Dataset entries:

+++

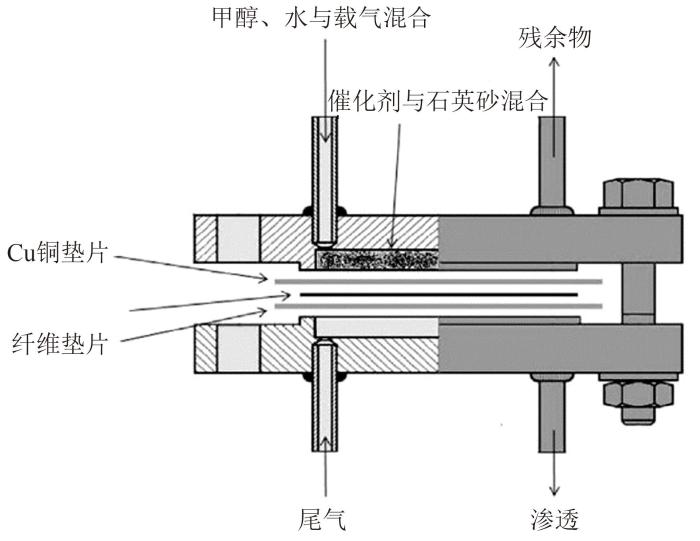 甲醇、水与载气混合

残余物

催化剂与石英砂混合

Cu铜垫片

纤维垫片

尾气

渗透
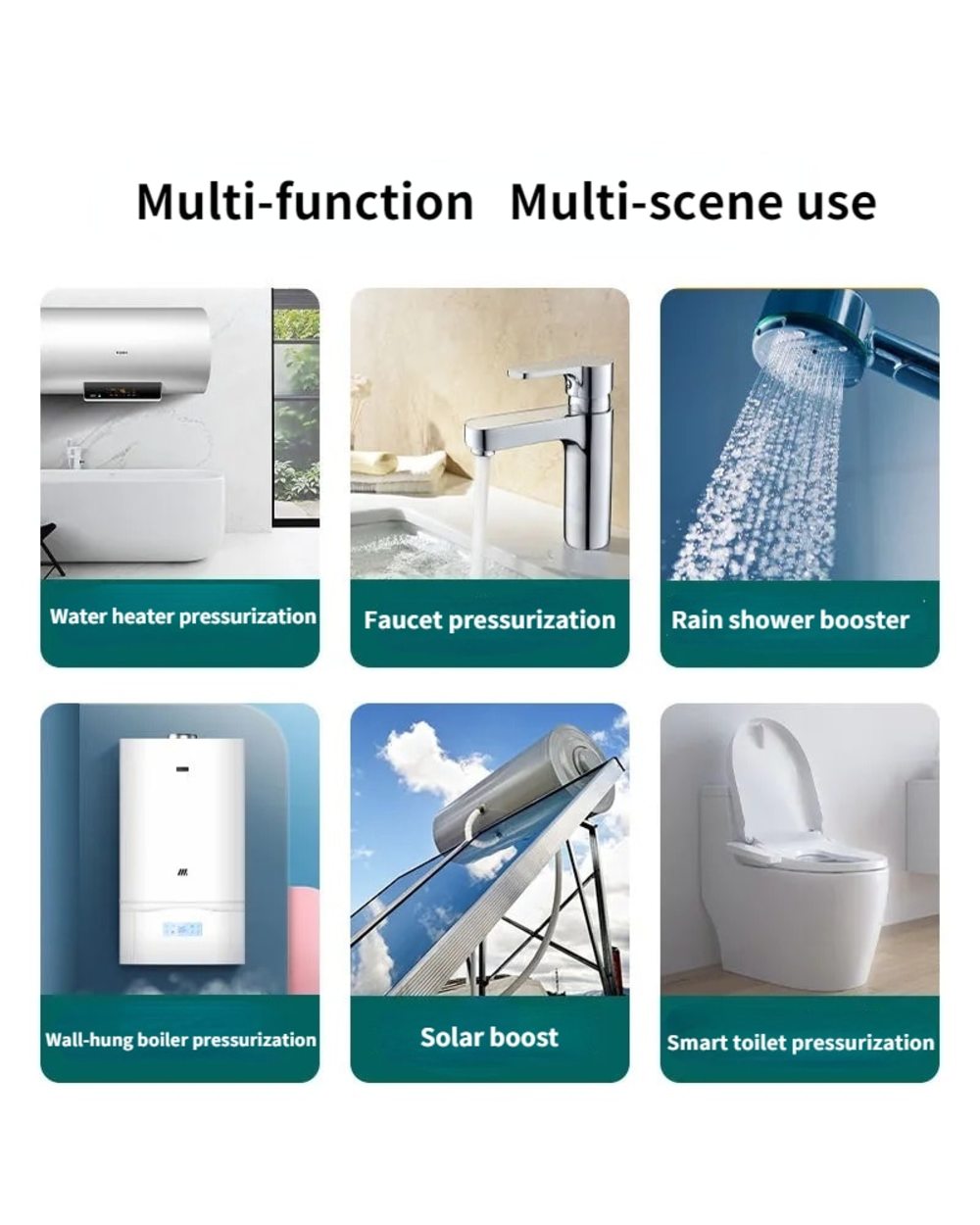 Multi-function Multi-scene use

Water heater pressurization

Faucet pressurization

Rain shower booster

Wall-hung boiler pressurization

Solar boost

Smart toilet pressurization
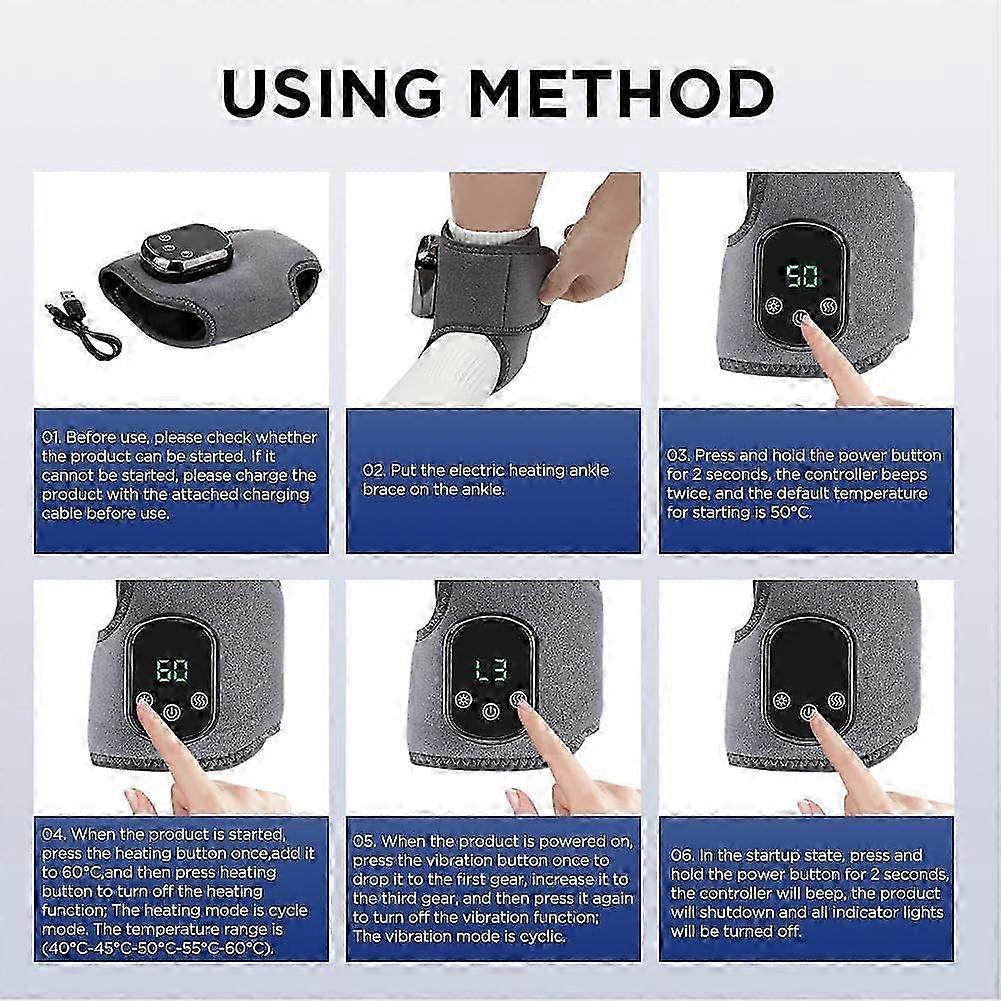 USING METHOD

50

01. Before use, please check whether the product can be started. If it cannot be started, please charge the product with the attached charging cable before use.

02. Put the electric heating ankle brace on the ankle.

03. Press and hold the power button for 2 seconds, the controller beeps twice, and the default temperature for starting is 50°C.

60

L3

04. When the product is started, press the heating button once,add it to 60°C,and then press heating button to turn off the heating function; The heating mode is cycle mode. The temperature range is (40°C-45°C-50°C-55°C-60°C).

05. When the product is powered on, press the vibration button once to drop it to the first gear, increase it to the third gear, and then press it again to turn off the vibration function; The vibration mode is cyclic.

06. In the startup state, press and hold the power button for 2 seconds, the controller will beep, the product will shutdown and all indicator lights will be turned off.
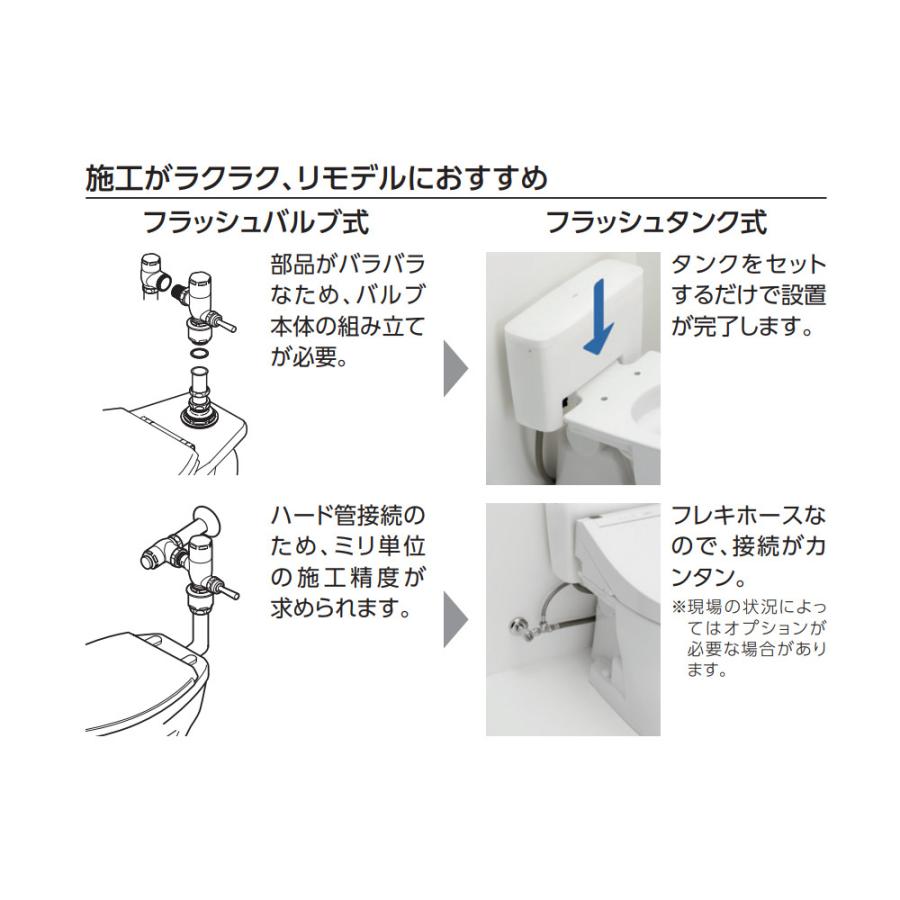 施工がラクラク、リモデルにおすすめ

フラッシュバルブ式

部品がバラバラなため、バルブ本体の組み立てが必要。

ハード管接続のため、ミリ単位の施工精度が求められます。

フラッシュタンク式

タンクをセットするだけで設置が完了します。

フレキホースなので、接続がカンタン。

※現場の状況によってはオプションが必要な場合があります。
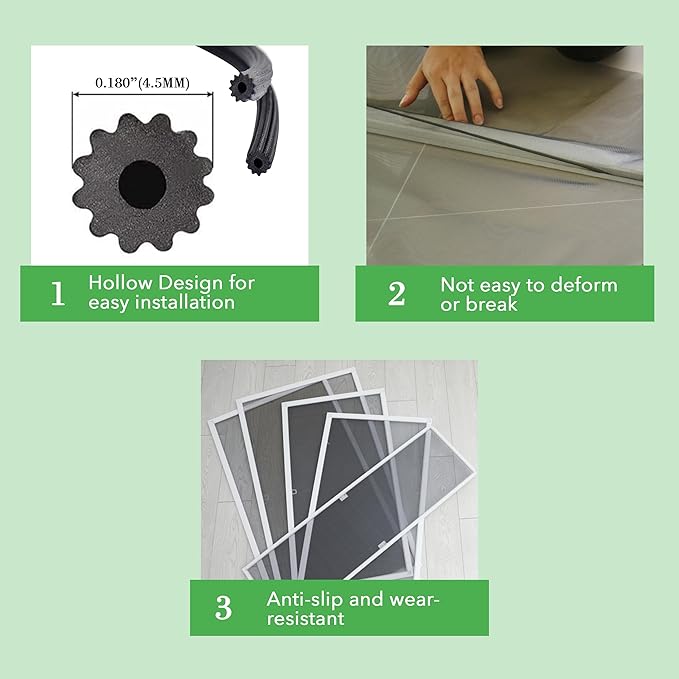 0.180"(4.5MM)

1 Hollow Design for easy installation

2 Not easy to deform or break

3 Anti-slip and wear-resistant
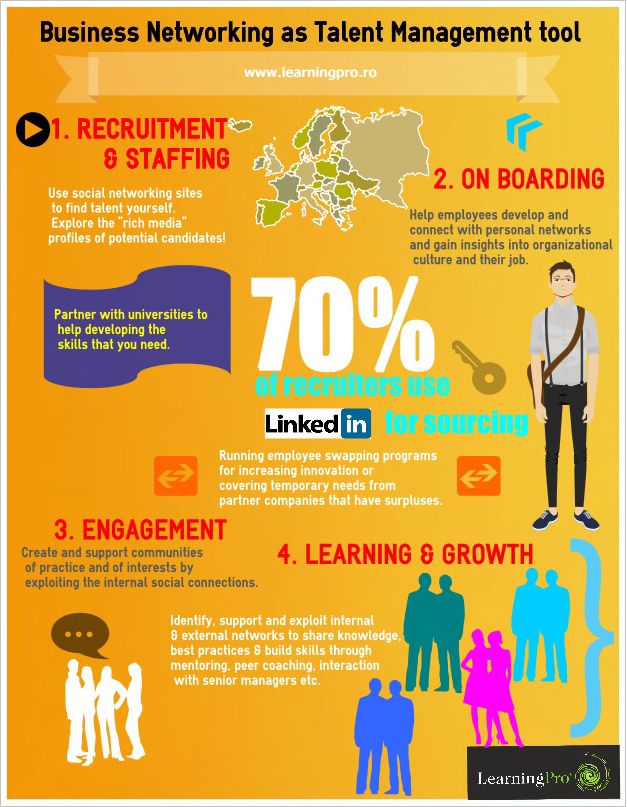 Business Networking as Talent Management tool

www.learningpro.ro

1. RECRUITMENT & STAFFING

Use social networking sites to find talent yourself. Explore the "rich media" profiles of potential candidates!

2. ON BOARDING

Help employees develop and connect with personal networks and gain insights into organizational culture and their job.

Partner with universities to help developing the skills that you need.

70%

of recruiters use

LinkedIn for sourcing

Running employee swapping programs for increasing innovation or covering temporary needs from partner companies that have surpluses.

3. ENGAGEMENT

Create and support communities of practice and of interests by exploiting the internal social connections.

4. LEARNING & GROWTH

Identify, support and exploit internal & external networks to share knowledge, best practices & build skills through mentoring, peer coaching, interaction with senior managers etc.

LearningPro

+++

Your task is to list each line of the records with the word "controller".

• TASK OUTPUT:
03. Press and hold the power button for 2 seconds, the controller beeps twice, and the default temperature for starting is 50°C.
06. In the startup state, press and hold the power button for 2 seconds, the controller will beep, the product will shutdown and all indicator lights will be turned off.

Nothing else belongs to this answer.